How do I enable VDPAU hardware video acceleration support for non Nvidia cards?
I've read about VDPAU and how it enables mplayer to have Hardware acceleration. But i also read that it's only for Nvidia cards
How can i enable it on a non Nvidia card (mine it's a AMD but i would like to enable this in an Intel netbook too)? and will this work for other video players?
Solution 1:
VDPAU is a programming interface (API) to allow offloading of graphics rendering to the Graphics Chipset rather than handling by the CPU itself.
It is opensource - produced initially by Nvidia themselves and supported on most of their current Graphics Cards.
Wikipedia has an excellent article on this:
S3 Graphics added support for VDPAU to the Linux drivers of its Chrome 400 video cards since version 14.02.17 of its device driver for Linux, it supports the S3 Chrome 430 GT, S3 Chrome 440 GTX, S3 Chrome 530 GT and the S3 Chrome 540 GTX hardware.
Intel and ATI currently offer no support for VDPAU. Nvidia hopes these GPU designers will support the open source VDPAU library and provide drivers with VDPAU acceleration by mentioning example names of hardware specific drivers for Intel and ATI: libvdpau_intel.so and libvdpau_ati.so.
Intel currently support their own rival API called VA-API.
ATI/Radeon are concentrating their efforts on their Catalyst Drivers - again they have their own API called XVBA but is only supported through their Catalyst Drivers.
Phoronix over the last few months have been reporting the development of another API called the Gallium 3D State Tracker - this is intended to unify the main chipsets - Intel, ATI/Radeon and NVidia. In simple terms (as far as I understand it) - it tries to overlay an API ontop of VA-API, VDPAU etc. Thus you program to the Gallium API and it will translate this to the rival APIs for you.
Much of this is bleeding edge code - unstable and you will often have to compile code etc to keep up with the latest developments. The X-Edgers PPA is a good source of latest developments - an article here described installing the opensource radeon driver and forcing the use of Gallium3D.
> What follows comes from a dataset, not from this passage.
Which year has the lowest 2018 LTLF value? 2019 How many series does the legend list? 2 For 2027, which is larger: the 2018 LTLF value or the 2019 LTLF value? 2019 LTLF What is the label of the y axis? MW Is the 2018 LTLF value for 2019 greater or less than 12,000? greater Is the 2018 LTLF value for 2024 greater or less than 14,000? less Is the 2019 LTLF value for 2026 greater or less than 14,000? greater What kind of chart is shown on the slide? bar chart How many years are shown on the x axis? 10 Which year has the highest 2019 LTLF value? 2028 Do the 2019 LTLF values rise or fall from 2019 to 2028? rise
Back to topic... as you can see, graphics in linux is currently fractured (some call it a mess!) - thus the best solutions at the moment is to use media players that attempt to implement the rival API's such as MPlayer.
UPDATE
The above was the past ... 2011
At the present 2015, VDPAU is supported by intel
and amd
as well as archWiki page stats
You should install the following package for intel
sudo apt-get install libvdpau-va-gl1 i965-va-driver
but looks there is an open bug on Ubuntu 14.04 and on 14.10 as well, so the lib is not found ... so for ex. vlc through the following error:
Failed to open VDPAU backend i965_drv_video.so: cannot open shared object file: No such file or directory
There is a workaround in the bug page, I'm not coping it here because even if I apply it the video is not playing in vlc ( looks the library is broken )
Solution 2:
for long time I suffered bad flash player performance on my intel based notebook. After time passed I decided to put effort on it and created wrapper library that implements VDPAU interface by means of OpenGL. On systems with VA-API available (like one I have) it also accelerates video decoding. There is one-half or one-third of whole VDPAU functionality implemented, but that's enough to make both flash player and mplayer work.